Archive

Author Archive

My report on Open Government Data camp 2011

November 2nd, 2011

A few days ago I (Alvaro Graves) participated in the Open Government Data Camp 2011 in Warsaw, Poland, where people from different groups, organizations and governments met to discuss issues related to Open Data at government level. Here are some of the most important issues found in theese talk, in my opinion.

The current state of OGD

David Eaves, an activist who advises the city of Vancouver, Canada in issues about Open Data, gave a keynote in which he described his views on the current state of Open Data movement. First, it is striking that the success stories are not just a few anymore (as Data.gov or Data.gov.uk) but there are dozens (perhaps hundreds), both at national, regional and local levels. Similarly, the term Open Government Data is becoming increasingly popular, which is good because it is easier to stop explaining the ‘what’ and start focusing in the ‘how’.

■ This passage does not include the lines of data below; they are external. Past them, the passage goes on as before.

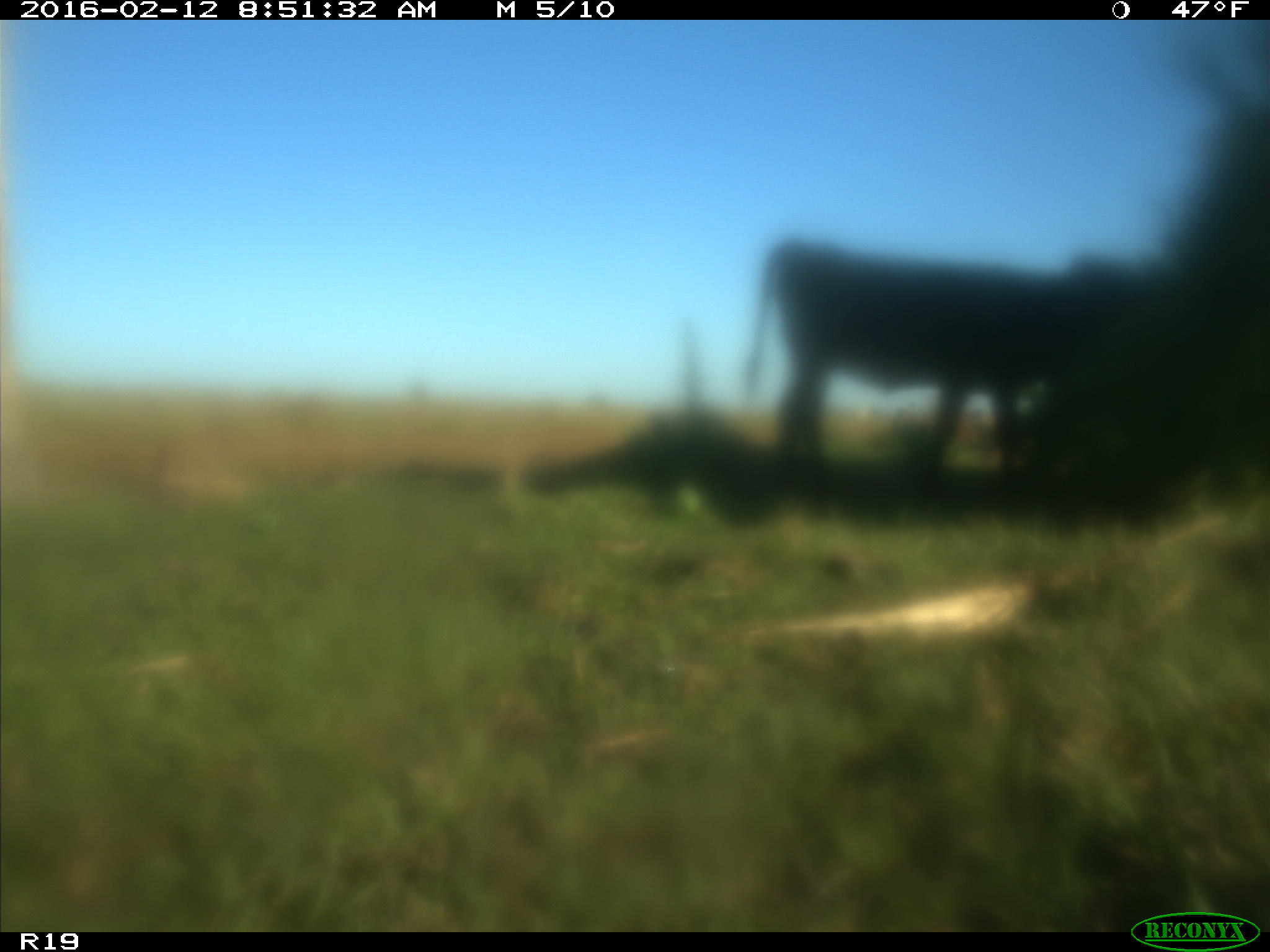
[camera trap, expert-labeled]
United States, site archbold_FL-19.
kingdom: Animalia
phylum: Chordata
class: Mammalia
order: Artiodactyla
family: Bovidae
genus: Bos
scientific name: Bos taurus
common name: domestic cow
Bos taurus (domestic cow).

Another interesting point is how the movement of Open Government Data already passed an inflection point, where it is no longer seen as people demanding from the outside, but being increasingly being invited to help working on these initiatives from within the government. For many, this change in perspective can be confusing and may create some concerns of Open Data being absorbed in a bureaucratic system that makes impossible to implement Open Data initiatives. However, it is clear that in order for these changes to occur, the movement can not reject to collaborate with governments.

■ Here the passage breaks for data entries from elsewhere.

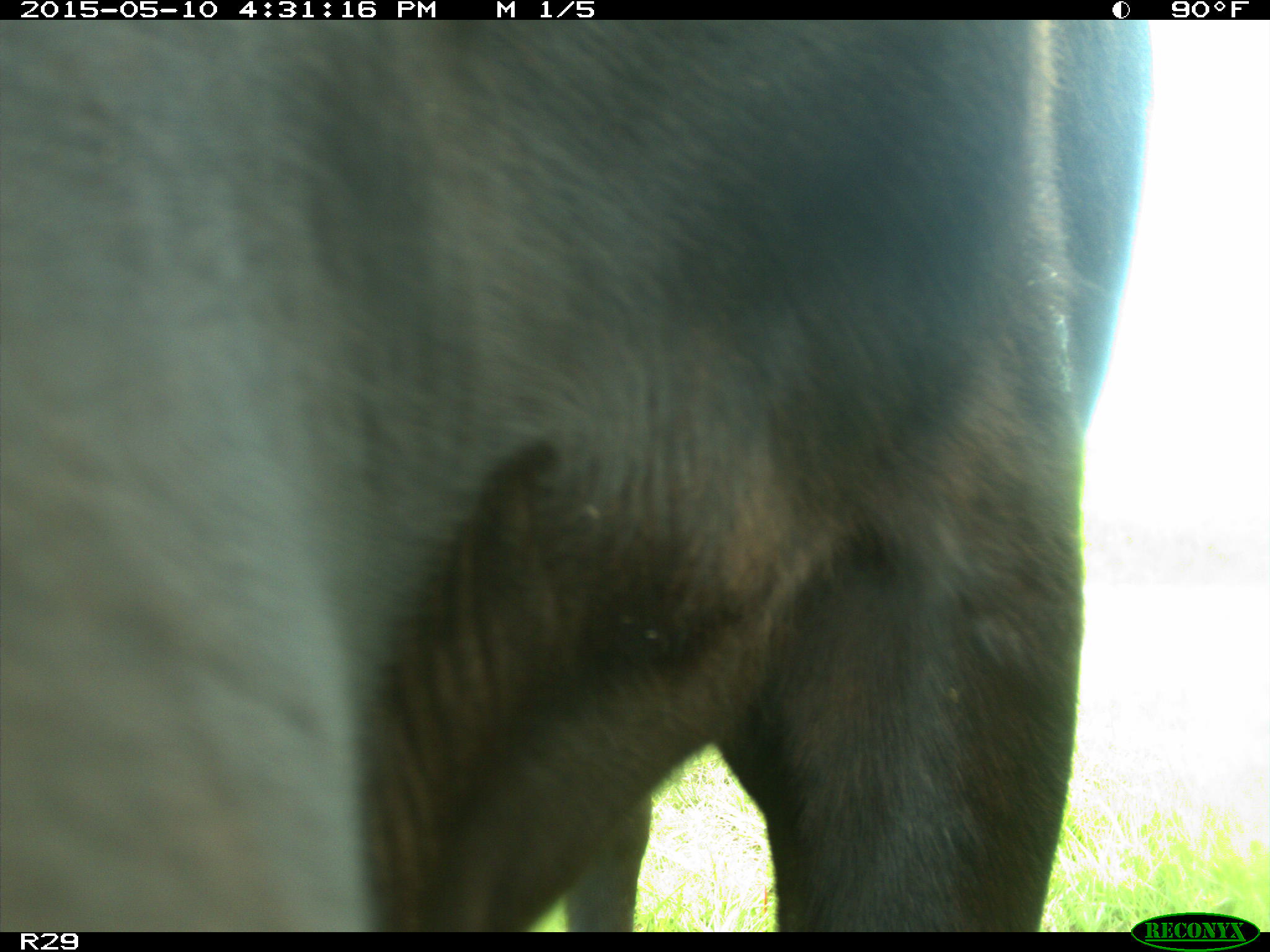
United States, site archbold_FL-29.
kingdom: Animalia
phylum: Chordata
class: Mammalia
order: Artiodactyla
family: Bovidae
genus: Bos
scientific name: Bos taurus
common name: domestic cow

Local initiatives, by locals

A talk that I really liked was by Ton Zylstra, who lives in the city of Enschede, the Netherlands. This city has only 150,000 inhabitants. He wanted an Open Data initiative there, however, it was difficult to convince the authorities, so he with a group of people decided to start working on their own. Inviting a handful of hackers to a bar, they created their first application that used data from Twitter, Foursquare, and the venues of a local festival. Eventually they convinced the municipal government that the default option for local data ought to be open.

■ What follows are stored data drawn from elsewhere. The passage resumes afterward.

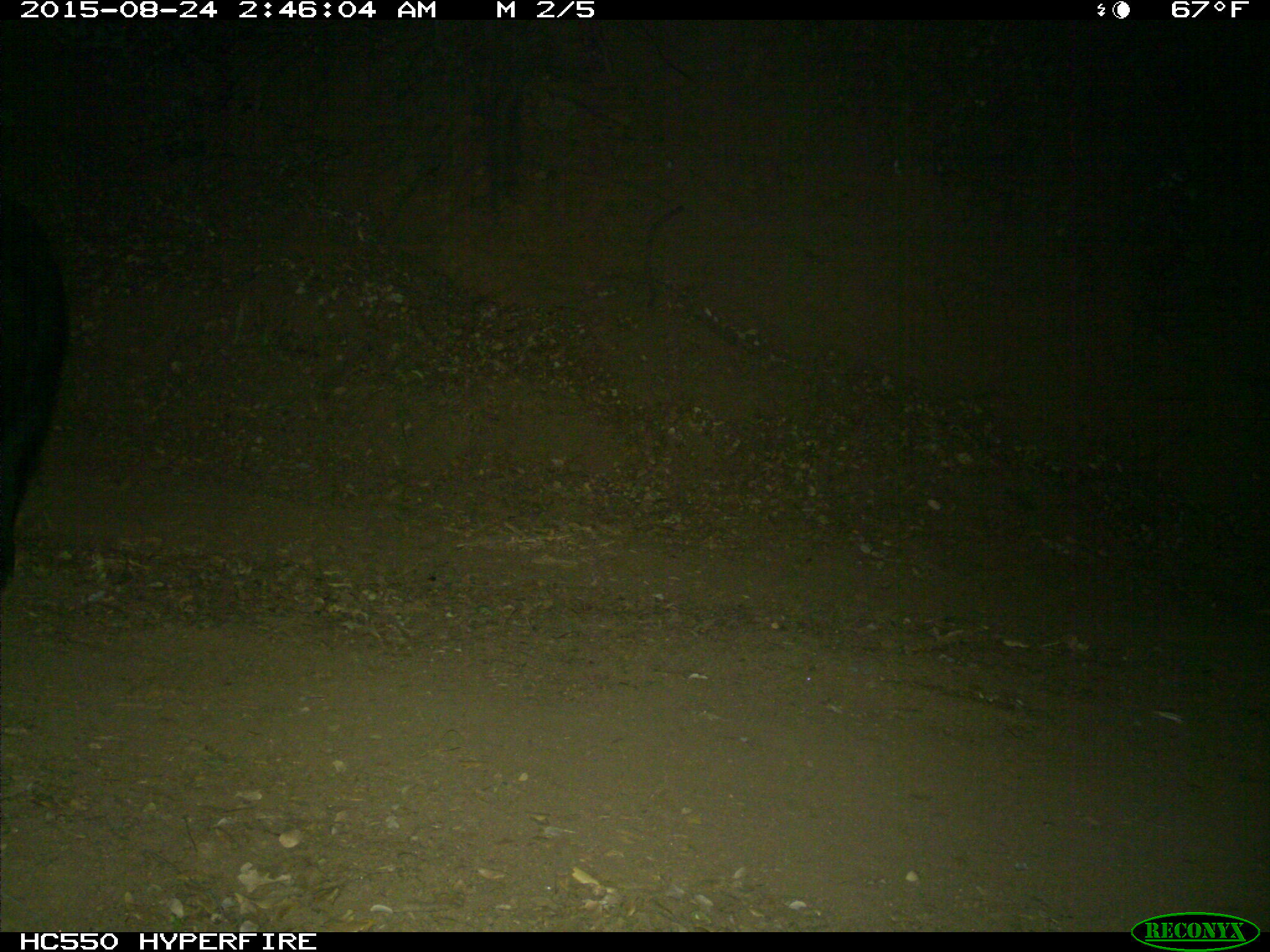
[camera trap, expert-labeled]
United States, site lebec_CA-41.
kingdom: Animalia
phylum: Chordata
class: Mammalia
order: Artiodactyla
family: Suidae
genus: Sus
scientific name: Sus scrofa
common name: wild boar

From this experience, Ton showed several important lessons: You have to create something concrete, no matter if it is small: This implies something that requires little funding (the first beers at the bar were free) and short-term (no more than a couple of weeks). It does not matter if it is something original or not, there are some great ideas out there that deserve to be copied and are very useful for the local community.

How the Open Data died

Another very interesting keynote was by Chris Taggart, founder of OpenCorporates, who warned of the risks that the Open Data movement is facing today. His main concern is the lack of relevance in terms of impact Open Data has on society. For example, he mentioned that so far no one’s business depends on Open Data (although this is not true, there are a few out there, but I have to concede they are rare examples). In general, making data available is not enough, it is necessary for it to be used either in applications, by data journalists, etc. Also, it is fundamental to link different sites with Open Data (something quite uncommon in the movement), so that people can find out more information. Finally, I liked his idea that if the Open Data does not cause problems to its incumbents, then it is not working.

Redefining what is public

Finally another talk that I found interesting was the idea of ​​Dave Rasiej, founder of Personal Democracy, and Nigel Shaldbolt, professor at University of Southampton, to redefine “the public” in terms of data that “is available on the Web in machine-processable formats.” That is, uploading a bunch of PDFs with scanned tables does not make that information public, because it is not easily accessible. This initiative raises the bar of what public data is, especially when compared to the FOIA (Freedom of Information Act) that allows you to request information from government. Note that this applies to all information, as Rasiej so vehemently described it.

So… what did you talked about at OGDCamp?

In my case, I presented a system for publishing Linked Data called LODSPeaKr, which can be used for the rapid publication of government data and to create applications based on Linked Data. In the near future I will be writing more about this framework, but for now you can see my presentation here.

VN:F [1.9.13_1145]
Rating: 9.5/10 (2 votes cast)
VN:F [1.9.13_1145]
Rating: 0 (from 0 votes)

Building a mobile app for ISWC2010

November 9th, 2010

One of the things I find annoying while attending conferences is the huge amount of papers we receive: Talks, maps, “metadata” about the conference in general. So, for ISWC2010, my solution was to create a mobile application where people attending a conference could retrieve the information they wanted.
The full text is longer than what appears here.